• PROBLEM:
Turn the paragraph of the fiscal cliff post below that begins "The fiscal cliff refers to" into a short bulleted list that keeps its main facts.

• PAGE EXCERPT:
What is this “fiscal cliff” that commenters and pollsters talk about? What difference does it make to you and me?
The following excerpt from a Yahoo Finance article does a good job of answering these questions.
As usual, our elected officials are taking polls to learn what we the people think about their brinksmanship politics. They use the results of these polls to determine how far they can go in endangering the rest of us and keep their jobs. I don’t read much about them putting our country first, just how they can frame their irresponsibility so that the other guy takes the political fall for it.
BOTH parties are at fault here. NEITHER party appears to give a care about this country.
Pollsters are polling us. Politicians who don’t care about governing are using those polls to determine their next move in the one thing they do care about, which is making the opposite political party look bad.
I doubt that many people who are being polled know what the “fiscal cliff” is, or why it matters to them. I don’t want Public Catholic readers to be that uninformed.
The Yahoo Finance article says in part:
The fiscal cliff refers to the potentially disastrous situation the U-S faces at the end of this year. At midnight on December 31st, a number of laws are set to expire. If the President and the Republicans don’t reach an agreement before then, Americans could face broad government spending cuts and tax increases on January 1st. The combined amount would total over 500 billion dollars. Those 500 billion dollars equal about three to four percent of the nation’s entire gross domestic product. This is what’s referred to as the fiscal cliff.

• RECORD EXCERPTS:
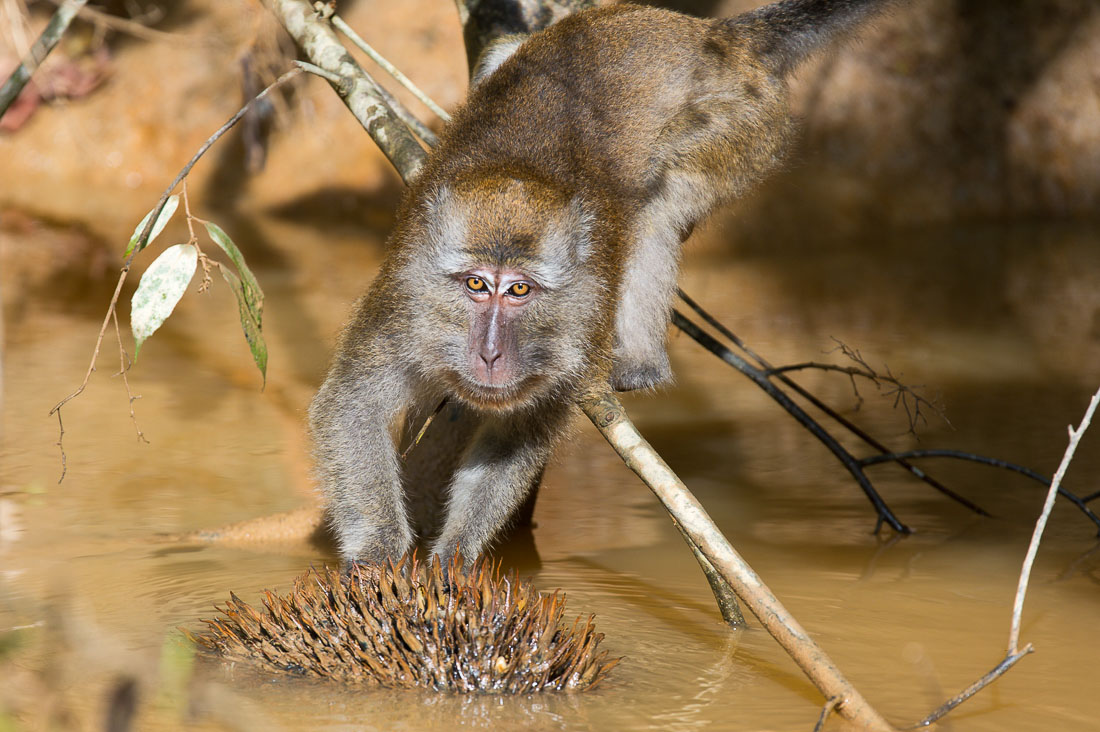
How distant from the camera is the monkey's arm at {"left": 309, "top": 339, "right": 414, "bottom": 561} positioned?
390 centimetres

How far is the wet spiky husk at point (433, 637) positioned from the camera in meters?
3.26

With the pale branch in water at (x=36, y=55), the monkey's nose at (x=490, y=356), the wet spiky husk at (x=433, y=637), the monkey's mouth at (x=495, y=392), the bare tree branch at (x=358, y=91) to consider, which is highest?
the bare tree branch at (x=358, y=91)

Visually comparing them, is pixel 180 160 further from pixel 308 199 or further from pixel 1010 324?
pixel 1010 324

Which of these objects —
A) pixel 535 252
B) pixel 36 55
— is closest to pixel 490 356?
pixel 535 252

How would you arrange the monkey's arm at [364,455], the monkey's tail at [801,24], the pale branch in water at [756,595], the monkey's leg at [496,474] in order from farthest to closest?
the monkey's tail at [801,24] → the monkey's leg at [496,474] → the monkey's arm at [364,455] → the pale branch in water at [756,595]

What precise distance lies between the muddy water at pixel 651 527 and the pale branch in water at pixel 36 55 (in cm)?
134

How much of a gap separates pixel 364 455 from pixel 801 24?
2939mm

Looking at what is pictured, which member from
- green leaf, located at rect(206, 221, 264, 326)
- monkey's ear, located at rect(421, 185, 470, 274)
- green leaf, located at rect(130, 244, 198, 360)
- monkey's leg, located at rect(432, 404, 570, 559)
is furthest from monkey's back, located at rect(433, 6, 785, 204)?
green leaf, located at rect(130, 244, 198, 360)

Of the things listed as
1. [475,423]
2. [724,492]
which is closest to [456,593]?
[475,423]

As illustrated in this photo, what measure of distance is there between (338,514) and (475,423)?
122 centimetres

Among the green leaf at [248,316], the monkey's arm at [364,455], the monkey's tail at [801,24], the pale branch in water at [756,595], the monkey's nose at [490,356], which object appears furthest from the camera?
the monkey's tail at [801,24]

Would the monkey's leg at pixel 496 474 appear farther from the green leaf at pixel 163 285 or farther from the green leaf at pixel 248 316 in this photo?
the green leaf at pixel 163 285

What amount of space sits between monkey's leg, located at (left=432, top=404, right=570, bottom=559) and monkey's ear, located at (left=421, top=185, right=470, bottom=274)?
0.66 m

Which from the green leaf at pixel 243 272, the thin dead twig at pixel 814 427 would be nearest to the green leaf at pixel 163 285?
the green leaf at pixel 243 272
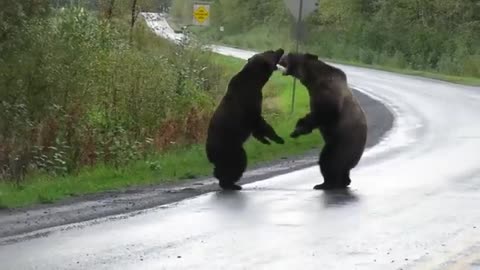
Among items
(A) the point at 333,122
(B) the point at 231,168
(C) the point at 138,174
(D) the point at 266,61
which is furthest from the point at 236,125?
(C) the point at 138,174

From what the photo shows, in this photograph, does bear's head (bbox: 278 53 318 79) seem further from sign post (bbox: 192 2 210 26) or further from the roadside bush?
sign post (bbox: 192 2 210 26)

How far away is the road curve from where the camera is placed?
9000 millimetres

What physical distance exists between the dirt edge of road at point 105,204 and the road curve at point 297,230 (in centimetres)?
30

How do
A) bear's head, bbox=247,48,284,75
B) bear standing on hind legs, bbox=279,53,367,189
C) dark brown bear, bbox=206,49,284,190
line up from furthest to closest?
bear's head, bbox=247,48,284,75 < dark brown bear, bbox=206,49,284,190 < bear standing on hind legs, bbox=279,53,367,189

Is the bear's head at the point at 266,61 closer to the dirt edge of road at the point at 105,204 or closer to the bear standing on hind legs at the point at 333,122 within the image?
the bear standing on hind legs at the point at 333,122

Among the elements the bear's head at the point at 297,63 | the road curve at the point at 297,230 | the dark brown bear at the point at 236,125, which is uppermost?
the bear's head at the point at 297,63

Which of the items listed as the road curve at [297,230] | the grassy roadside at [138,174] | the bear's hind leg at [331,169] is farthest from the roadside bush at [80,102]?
the bear's hind leg at [331,169]

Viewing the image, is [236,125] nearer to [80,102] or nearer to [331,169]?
[331,169]

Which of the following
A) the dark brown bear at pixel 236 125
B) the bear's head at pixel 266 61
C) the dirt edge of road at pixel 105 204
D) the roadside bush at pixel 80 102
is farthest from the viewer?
the roadside bush at pixel 80 102

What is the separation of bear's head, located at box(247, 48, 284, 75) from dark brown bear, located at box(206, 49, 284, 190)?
0.06 metres

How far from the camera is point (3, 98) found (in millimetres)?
18516

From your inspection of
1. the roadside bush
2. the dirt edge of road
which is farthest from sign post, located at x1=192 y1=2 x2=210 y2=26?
the dirt edge of road

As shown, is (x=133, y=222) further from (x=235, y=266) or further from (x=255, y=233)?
(x=235, y=266)

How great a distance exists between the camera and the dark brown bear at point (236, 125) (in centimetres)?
1345
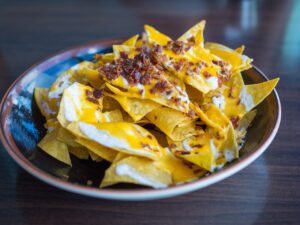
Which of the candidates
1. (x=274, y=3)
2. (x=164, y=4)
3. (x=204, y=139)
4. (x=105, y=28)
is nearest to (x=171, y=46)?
(x=204, y=139)

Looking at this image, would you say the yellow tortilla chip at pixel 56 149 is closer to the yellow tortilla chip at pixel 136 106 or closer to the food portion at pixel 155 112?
the food portion at pixel 155 112

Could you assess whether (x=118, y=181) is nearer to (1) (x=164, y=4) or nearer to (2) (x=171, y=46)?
(2) (x=171, y=46)

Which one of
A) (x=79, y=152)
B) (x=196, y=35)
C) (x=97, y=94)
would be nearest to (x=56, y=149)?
(x=79, y=152)

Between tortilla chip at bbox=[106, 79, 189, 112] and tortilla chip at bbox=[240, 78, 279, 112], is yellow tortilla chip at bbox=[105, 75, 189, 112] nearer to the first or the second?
tortilla chip at bbox=[106, 79, 189, 112]

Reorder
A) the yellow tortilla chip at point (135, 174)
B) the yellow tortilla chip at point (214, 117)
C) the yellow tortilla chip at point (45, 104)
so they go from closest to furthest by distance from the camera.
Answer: the yellow tortilla chip at point (135, 174)
the yellow tortilla chip at point (214, 117)
the yellow tortilla chip at point (45, 104)

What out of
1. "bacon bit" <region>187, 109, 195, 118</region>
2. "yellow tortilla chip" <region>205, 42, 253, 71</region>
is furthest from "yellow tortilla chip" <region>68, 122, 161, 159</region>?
"yellow tortilla chip" <region>205, 42, 253, 71</region>

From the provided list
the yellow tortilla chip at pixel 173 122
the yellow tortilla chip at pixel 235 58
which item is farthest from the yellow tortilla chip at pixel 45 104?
the yellow tortilla chip at pixel 235 58

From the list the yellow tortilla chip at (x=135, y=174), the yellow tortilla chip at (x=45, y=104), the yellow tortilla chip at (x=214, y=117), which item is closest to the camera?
the yellow tortilla chip at (x=135, y=174)
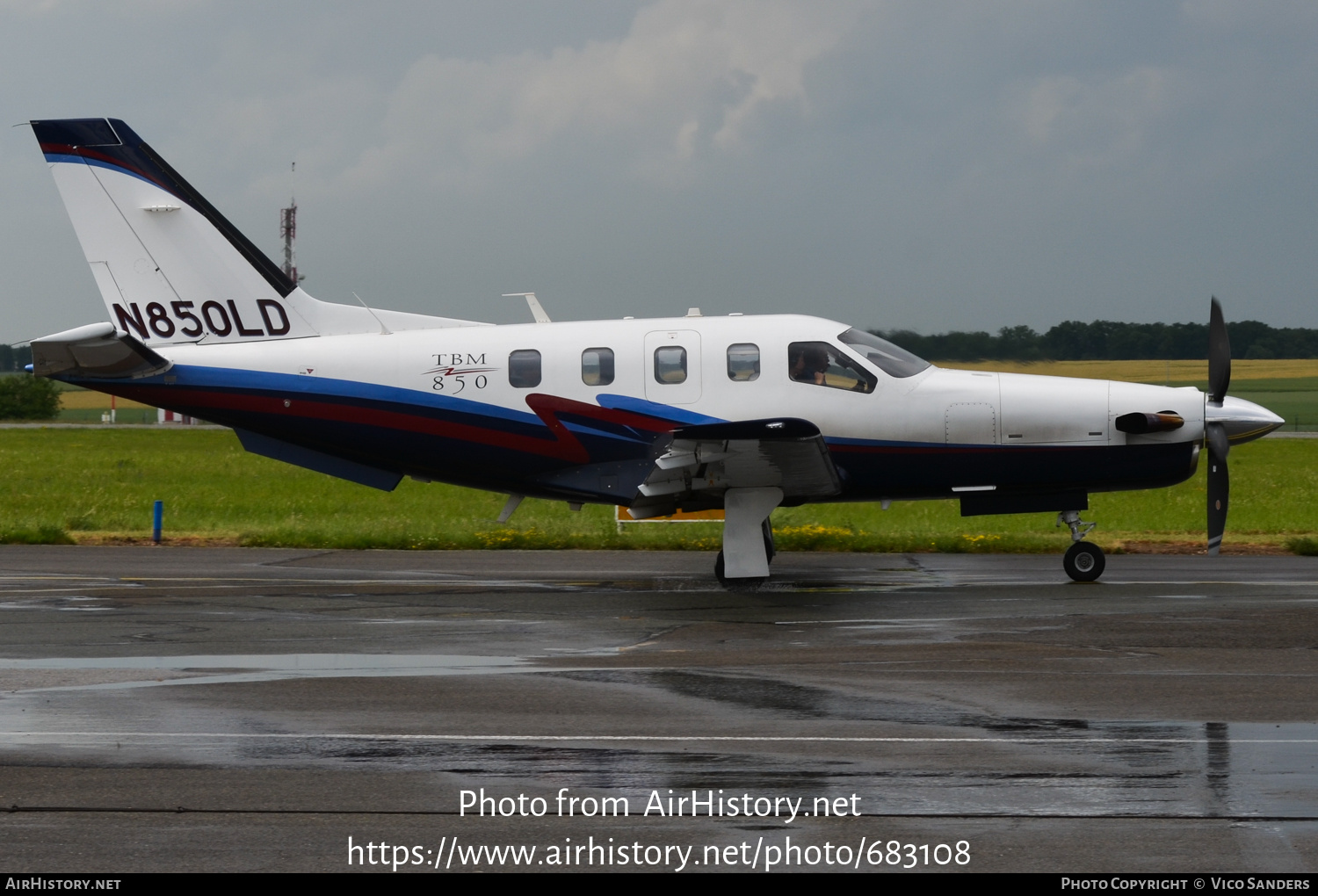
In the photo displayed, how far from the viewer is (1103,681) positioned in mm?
8641

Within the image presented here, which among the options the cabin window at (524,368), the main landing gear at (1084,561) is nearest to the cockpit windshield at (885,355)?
the main landing gear at (1084,561)

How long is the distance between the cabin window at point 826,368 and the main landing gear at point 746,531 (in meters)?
1.29

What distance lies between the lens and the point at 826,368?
14.0 m

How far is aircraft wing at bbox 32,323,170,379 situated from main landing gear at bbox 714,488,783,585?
6.59 metres

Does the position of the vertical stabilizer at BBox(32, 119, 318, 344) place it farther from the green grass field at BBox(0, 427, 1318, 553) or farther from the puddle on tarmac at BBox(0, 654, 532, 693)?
the puddle on tarmac at BBox(0, 654, 532, 693)

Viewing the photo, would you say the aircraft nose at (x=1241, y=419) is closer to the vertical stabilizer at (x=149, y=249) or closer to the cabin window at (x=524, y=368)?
the cabin window at (x=524, y=368)

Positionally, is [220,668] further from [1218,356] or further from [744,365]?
[1218,356]

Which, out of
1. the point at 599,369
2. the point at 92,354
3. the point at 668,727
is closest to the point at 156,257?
the point at 92,354

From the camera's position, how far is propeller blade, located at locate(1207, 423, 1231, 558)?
13.8 meters

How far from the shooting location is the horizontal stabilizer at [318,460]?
15.0m

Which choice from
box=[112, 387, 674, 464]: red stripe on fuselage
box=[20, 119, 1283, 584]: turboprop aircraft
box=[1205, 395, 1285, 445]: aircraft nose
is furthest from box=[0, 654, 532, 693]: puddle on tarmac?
box=[1205, 395, 1285, 445]: aircraft nose

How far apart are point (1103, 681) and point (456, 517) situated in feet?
58.5

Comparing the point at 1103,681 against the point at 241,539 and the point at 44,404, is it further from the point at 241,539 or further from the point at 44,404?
the point at 44,404

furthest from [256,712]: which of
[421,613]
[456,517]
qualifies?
[456,517]
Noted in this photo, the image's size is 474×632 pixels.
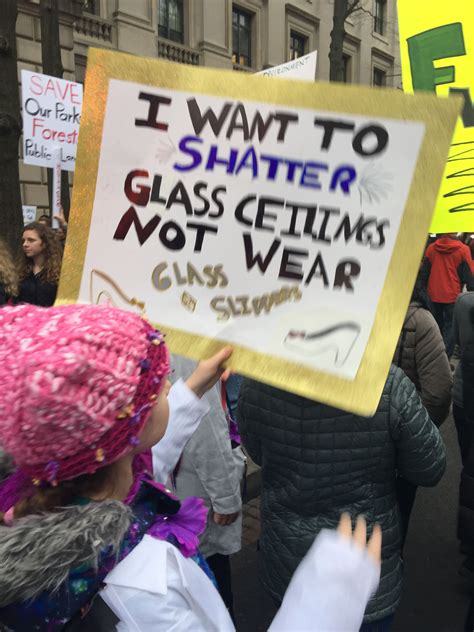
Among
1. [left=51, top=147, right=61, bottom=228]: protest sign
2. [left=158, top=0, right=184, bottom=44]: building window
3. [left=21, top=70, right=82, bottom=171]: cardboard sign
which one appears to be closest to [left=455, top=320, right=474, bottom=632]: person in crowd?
[left=51, top=147, right=61, bottom=228]: protest sign

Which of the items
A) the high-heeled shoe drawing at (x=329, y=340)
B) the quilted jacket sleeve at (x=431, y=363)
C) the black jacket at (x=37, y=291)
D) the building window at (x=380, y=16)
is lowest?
the quilted jacket sleeve at (x=431, y=363)

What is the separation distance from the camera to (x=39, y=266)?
439 centimetres

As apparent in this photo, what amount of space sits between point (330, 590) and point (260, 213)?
2.63 ft

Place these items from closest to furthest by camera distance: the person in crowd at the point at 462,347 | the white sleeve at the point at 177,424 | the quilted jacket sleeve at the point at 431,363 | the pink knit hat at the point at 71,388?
the pink knit hat at the point at 71,388 < the white sleeve at the point at 177,424 < the quilted jacket sleeve at the point at 431,363 < the person in crowd at the point at 462,347

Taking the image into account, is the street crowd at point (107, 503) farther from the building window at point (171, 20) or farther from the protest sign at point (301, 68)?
the building window at point (171, 20)

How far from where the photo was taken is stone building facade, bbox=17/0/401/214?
11.4m

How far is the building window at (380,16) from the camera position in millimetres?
24019

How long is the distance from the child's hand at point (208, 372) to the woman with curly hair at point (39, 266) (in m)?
3.02

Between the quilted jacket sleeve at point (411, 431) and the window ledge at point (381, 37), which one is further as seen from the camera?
the window ledge at point (381, 37)

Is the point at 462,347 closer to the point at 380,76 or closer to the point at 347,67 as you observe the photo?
the point at 347,67

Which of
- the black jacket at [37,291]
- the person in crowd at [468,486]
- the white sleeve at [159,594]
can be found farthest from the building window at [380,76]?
the white sleeve at [159,594]

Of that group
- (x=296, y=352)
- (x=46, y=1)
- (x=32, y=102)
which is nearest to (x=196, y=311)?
(x=296, y=352)

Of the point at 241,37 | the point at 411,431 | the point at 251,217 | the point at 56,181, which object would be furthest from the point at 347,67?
the point at 251,217

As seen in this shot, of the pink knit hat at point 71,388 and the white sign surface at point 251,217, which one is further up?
the white sign surface at point 251,217
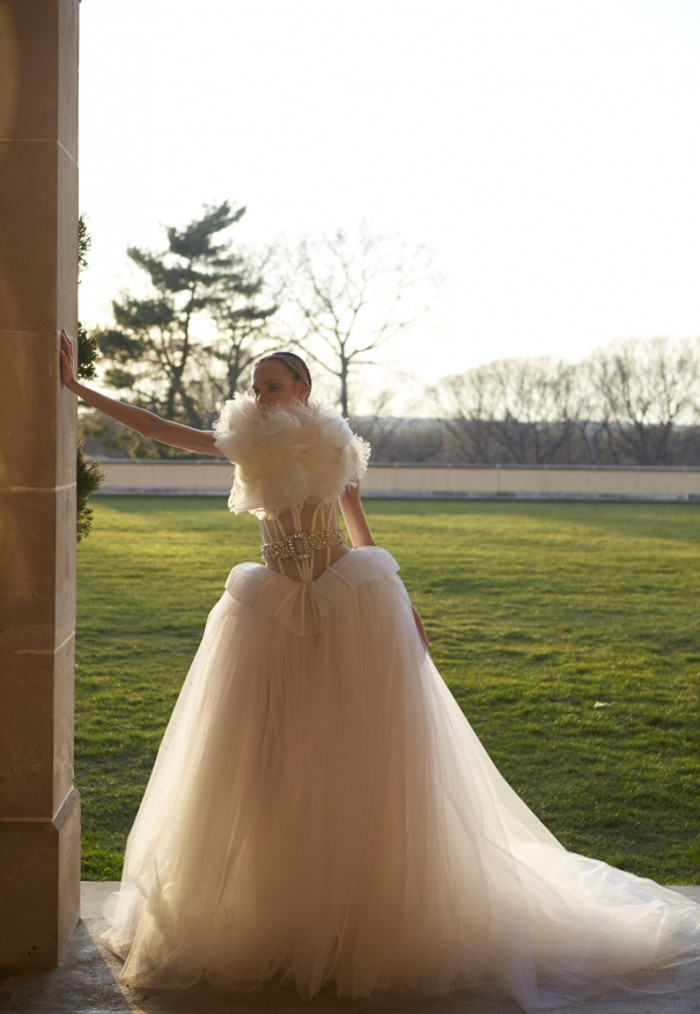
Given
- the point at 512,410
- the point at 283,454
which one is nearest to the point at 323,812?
the point at 283,454

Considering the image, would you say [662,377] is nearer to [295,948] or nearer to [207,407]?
[207,407]

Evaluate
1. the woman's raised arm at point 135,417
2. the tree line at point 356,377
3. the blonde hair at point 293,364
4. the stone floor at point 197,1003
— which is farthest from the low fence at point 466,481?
the stone floor at point 197,1003

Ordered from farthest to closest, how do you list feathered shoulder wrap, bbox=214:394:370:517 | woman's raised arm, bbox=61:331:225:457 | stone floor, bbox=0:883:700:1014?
feathered shoulder wrap, bbox=214:394:370:517, woman's raised arm, bbox=61:331:225:457, stone floor, bbox=0:883:700:1014

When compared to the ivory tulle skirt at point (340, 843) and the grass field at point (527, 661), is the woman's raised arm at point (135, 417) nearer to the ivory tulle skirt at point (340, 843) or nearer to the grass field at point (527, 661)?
the ivory tulle skirt at point (340, 843)

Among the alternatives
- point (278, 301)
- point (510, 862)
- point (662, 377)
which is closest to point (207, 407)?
point (278, 301)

• ANSWER BOX:
- The fiscal cliff is the potentially disastrous situation the U.S. faces at the end of this year.
- At midnight on December 31st, a number of laws are set to expire.
- Without an agreement between the President and the Republicans before then, Americans could face broad government spending cuts and tax increases on January 1st.
- Together these would total over 500 billion dollars, about three to four percent of the nation's entire gross domestic product.